Unter den jetzigen Bedingungen können sie ihren Beitrag allerdings nicht mehr sinnvoll leisten. Deshalb werden wir unser militärisches Engagement in enger Abstimmung – natürlich – mit den Vereinten Nationen und mit unseren betroffenen Partnernationen schrittweise zurückfahren und den Einsatz nach der heute zur Beratung anstehenden letztmaligen Verlängerung des Mandats bis zum 31. Mai 2024 beenden. Dieses Vorgehen ermöglicht Planungssicherheit für die Vereinten Nationen und unsere Partner. Es ermöglicht und berücksichtigt den malischen Zeitplan für die politische Transition, einschließlich der für Februar 2024 – bisher jedenfalls noch – geplanten Präsidentschaftswahlen. Den Deutschen Bundestag werden wir dabei in bewährter Weise über den Fortgang der Rückverlegung unterrichten; das versteht sich von selbst.

Mit dieser letztmaligen Verlängerung des Mandats beenden wir unsere Einsatzbeteiligung an Minusma. Was wir nicht beenden, ist unsere Zusammenarbeit mit den Staaten in der Sahelregion; sie ist und bleibt wichtig. Wir müssen uns den von der Region ausgehenden Herausforderungen stellen. Terrorismus, staatliche Fragilität, Organisierte Kriminalität, Ressourcenknappheit, bittere Armut und Perspektivlosigkeit treiben Menschen in die Verzweiflung, befeuern Flucht und Migration und betreffen mittelbar oder auch ganz unmittelbar, wie wir es jetzt im Sudan erlebt haben, unsere eigene Sicherheit.

Um Antworten darauf zu finden, müssen wir gemeinsam die richtigen Schlussfolgerungen aus den bisherigen Erfahrungen ziehen. Unser ressortübergreifendes Engagement im Sahel muss im Dienst einer wachsenden Eigenverantwortung der Afrikaner für Sicherheit und Stabilität auf ihrem eigenen Kontinent stehen. Dabei werden wir auch – den Ansatz halte ich für wichtig – die Regionalorganisationen, etwa die Afrikanische Union oder Ecowas, noch stärker in den Blick nehmen – nach den Leitprinzipien „African Ownership“ und, ganz wichtig und von uns vorgelebt, „Partnerschaft auf Augenhöhe“.

Diesen Weg beschreiten wir mit der Ertüchtigungsinitiative der Bundesregierung, mit unseren Instrumenten der Ausbildungs- und Ausstattungshilfe, mit den Beratergruppen, mit den Verbindungsoffizieren und mit unseren Kontingenten in Niger – sowohl im Rahmen der europäischen militärischen Partnerschaftsmission als auch national bei der Beratung nigrischer Streitkräfte. Diese Instrumente und Ansätze will ich weiter stärken – ohne Abkehr von unserem Drängen auf eine demokratische Entwicklung und die Wahrung rechtsstaatlicher Prinzipien.

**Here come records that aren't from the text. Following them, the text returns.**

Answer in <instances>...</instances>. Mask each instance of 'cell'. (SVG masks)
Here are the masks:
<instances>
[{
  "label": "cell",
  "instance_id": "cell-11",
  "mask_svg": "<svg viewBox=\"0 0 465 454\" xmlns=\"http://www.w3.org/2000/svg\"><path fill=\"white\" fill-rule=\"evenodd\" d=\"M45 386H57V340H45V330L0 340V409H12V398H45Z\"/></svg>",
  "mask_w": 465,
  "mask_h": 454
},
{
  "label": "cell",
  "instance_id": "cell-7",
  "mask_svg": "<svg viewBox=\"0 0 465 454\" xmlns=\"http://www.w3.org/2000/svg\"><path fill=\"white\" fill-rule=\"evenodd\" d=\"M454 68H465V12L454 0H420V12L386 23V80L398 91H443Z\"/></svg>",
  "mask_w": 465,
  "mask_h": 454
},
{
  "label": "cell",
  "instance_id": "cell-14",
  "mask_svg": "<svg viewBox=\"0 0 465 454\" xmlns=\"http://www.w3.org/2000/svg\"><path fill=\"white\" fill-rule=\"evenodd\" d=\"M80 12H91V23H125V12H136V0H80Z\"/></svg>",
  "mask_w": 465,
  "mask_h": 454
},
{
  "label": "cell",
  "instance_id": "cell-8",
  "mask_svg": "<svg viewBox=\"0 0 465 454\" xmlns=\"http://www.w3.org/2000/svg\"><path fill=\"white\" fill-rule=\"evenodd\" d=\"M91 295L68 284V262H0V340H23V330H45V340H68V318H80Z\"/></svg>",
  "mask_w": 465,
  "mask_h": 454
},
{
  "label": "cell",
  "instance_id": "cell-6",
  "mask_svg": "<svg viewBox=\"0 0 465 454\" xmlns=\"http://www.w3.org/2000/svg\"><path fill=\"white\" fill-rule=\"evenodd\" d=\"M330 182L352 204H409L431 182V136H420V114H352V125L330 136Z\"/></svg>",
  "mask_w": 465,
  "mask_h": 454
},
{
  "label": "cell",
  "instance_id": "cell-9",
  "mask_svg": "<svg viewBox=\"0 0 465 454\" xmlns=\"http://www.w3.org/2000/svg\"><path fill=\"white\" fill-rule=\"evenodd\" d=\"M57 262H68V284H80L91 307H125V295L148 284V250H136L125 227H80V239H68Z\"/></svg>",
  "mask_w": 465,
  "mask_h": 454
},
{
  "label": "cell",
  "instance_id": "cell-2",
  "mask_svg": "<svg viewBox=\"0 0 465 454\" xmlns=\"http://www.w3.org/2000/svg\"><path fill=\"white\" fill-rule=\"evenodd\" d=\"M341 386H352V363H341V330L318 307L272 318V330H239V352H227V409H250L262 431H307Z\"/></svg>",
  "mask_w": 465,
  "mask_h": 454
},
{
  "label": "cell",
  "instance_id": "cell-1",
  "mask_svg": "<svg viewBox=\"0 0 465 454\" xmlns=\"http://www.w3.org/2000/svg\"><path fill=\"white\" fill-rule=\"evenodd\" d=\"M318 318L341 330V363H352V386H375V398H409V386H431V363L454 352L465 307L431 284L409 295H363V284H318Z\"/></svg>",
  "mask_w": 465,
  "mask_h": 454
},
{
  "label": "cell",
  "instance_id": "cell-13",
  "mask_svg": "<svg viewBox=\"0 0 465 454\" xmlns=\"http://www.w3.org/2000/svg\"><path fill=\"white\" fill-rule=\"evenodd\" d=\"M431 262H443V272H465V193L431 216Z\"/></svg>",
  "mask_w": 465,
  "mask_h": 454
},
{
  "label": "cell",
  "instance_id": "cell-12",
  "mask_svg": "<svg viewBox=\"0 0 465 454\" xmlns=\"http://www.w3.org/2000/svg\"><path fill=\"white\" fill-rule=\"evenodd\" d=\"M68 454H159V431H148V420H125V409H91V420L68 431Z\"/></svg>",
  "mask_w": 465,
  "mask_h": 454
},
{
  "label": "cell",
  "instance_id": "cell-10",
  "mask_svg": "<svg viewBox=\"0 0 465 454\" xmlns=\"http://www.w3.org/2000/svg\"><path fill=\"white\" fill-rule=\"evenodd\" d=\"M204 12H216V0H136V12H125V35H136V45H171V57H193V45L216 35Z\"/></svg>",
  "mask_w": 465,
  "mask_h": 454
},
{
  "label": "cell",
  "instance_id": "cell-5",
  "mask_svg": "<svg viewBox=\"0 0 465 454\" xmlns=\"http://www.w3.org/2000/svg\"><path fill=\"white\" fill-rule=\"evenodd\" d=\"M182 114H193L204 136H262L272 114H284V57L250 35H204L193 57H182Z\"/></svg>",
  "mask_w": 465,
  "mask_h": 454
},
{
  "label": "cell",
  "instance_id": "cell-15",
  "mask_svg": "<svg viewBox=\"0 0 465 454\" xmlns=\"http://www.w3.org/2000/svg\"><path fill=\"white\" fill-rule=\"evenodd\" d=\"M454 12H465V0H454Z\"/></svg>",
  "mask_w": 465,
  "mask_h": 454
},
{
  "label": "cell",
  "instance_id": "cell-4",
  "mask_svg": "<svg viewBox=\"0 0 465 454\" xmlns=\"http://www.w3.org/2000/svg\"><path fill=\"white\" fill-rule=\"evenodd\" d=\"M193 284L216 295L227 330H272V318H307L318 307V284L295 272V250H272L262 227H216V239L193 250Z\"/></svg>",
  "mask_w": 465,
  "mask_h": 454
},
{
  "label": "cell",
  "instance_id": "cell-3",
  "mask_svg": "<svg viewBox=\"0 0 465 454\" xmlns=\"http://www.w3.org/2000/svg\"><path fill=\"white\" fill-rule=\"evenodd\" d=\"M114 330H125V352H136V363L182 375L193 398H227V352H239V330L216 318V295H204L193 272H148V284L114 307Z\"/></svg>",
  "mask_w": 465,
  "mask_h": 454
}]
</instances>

Sie sehen also: Mit dem geplanten Ende unserer Minusma-Beteiligung zum 31. Mai 2024 endet nur ein Kapitel unseres Engagements in der Region. Andere Kapitel sind bereits aufgeschlagen oder in Vorbereitung – für eine neue Ausrichtung unseres Beitrags zu einer sicheren und stabileren Sahelregion. Um diese Neuausrichtung auch mit Blick auf unseren deutschen militärischen Beitrag in Mali strukturiert und vor allem sicher für unsere Truppe vor Ort vollziehen zu können, bitten wir Sie heute um Zustimmung zu diesem Mandat.

Lassen Sie mich abschließend noch einmal ausdrücklich betonen: Dass diese Mission, dieser Auftrag in Mali dieses Ende nimmt, ist kein Versagen der deutschen Bundeswehr. Es ist kein Versagen der deutschen Soldatinnen und Soldaten. Es ist den Bedingungen geschuldet, mit denen wir es heute zu tun haben und die vor zehn Jahren niemand vorhersehen konnte.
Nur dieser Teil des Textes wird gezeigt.